与えられたデータ:
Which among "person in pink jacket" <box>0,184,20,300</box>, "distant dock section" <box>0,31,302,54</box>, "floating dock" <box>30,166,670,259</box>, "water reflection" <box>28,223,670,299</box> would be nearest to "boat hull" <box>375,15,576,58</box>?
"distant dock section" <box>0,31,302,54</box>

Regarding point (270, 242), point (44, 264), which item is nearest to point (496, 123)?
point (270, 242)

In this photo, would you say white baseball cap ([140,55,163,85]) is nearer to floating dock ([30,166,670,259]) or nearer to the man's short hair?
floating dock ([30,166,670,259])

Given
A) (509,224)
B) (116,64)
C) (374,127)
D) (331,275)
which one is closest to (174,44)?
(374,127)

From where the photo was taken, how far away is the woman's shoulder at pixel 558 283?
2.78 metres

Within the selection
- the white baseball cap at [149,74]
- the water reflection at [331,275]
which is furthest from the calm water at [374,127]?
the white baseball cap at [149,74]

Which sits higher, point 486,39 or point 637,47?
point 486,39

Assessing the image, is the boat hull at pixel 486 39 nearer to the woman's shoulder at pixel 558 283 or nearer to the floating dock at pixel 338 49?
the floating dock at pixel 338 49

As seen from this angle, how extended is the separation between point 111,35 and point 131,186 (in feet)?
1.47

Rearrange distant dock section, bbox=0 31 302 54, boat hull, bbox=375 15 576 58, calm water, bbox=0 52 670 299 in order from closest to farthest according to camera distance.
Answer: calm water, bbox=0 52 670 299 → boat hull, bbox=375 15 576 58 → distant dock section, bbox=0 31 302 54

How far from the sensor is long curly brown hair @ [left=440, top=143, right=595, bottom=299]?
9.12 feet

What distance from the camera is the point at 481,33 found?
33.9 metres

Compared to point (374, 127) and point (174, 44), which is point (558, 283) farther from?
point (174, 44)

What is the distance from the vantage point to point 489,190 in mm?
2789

作業指示:
上のリスト全体を、空行を除いて一行につき一つの文字列とし、JSONの文字列リストとして示せ。

解答:
[
  "Which among \"person in pink jacket\" <box>0,184,20,300</box>, \"distant dock section\" <box>0,31,302,54</box>, \"floating dock\" <box>30,166,670,259</box>, \"water reflection\" <box>28,223,670,299</box> would be nearest to \"boat hull\" <box>375,15,576,58</box>?",
  "\"distant dock section\" <box>0,31,302,54</box>",
  "Regarding point (270, 242), point (44, 264), which item is nearest to point (496, 123)?",
  "point (270, 242)",
  "In this photo, would you say white baseball cap ([140,55,163,85]) is nearer to floating dock ([30,166,670,259]) or nearer to the man's short hair?",
  "floating dock ([30,166,670,259])",
  "Given",
  "A) (509,224)",
  "B) (116,64)",
  "C) (374,127)",
  "D) (331,275)",
  "which one is closest to (174,44)?",
  "(374,127)",
  "From where the photo was taken, how far away is the woman's shoulder at pixel 558 283?",
  "2.78 metres",
  "Within the selection",
  "- the white baseball cap at [149,74]",
  "- the water reflection at [331,275]",
  "which is furthest from the calm water at [374,127]?",
  "the white baseball cap at [149,74]",
  "Which sits higher, point 486,39 or point 637,47?",
  "point 486,39",
  "Assessing the image, is the boat hull at pixel 486 39 nearer to the woman's shoulder at pixel 558 283 or nearer to the floating dock at pixel 338 49?",
  "the floating dock at pixel 338 49",
  "As seen from this angle, how extended is the separation between point 111,35 and point 131,186 (in feet)?",
  "1.47",
  "Rearrange distant dock section, bbox=0 31 302 54, boat hull, bbox=375 15 576 58, calm water, bbox=0 52 670 299 in order from closest to farthest according to camera distance.",
  "Answer: calm water, bbox=0 52 670 299 → boat hull, bbox=375 15 576 58 → distant dock section, bbox=0 31 302 54",
  "How far from the sensor is long curly brown hair @ [left=440, top=143, right=595, bottom=299]?",
  "9.12 feet",
  "What distance from the camera is the point at 481,33 found?",
  "33.9 metres",
  "Compared to point (374, 127) and point (174, 44), which is point (558, 283) farther from?",
  "point (174, 44)",
  "What is the distance from the vantage point to point 489,190 in mm?",
  "2789"
]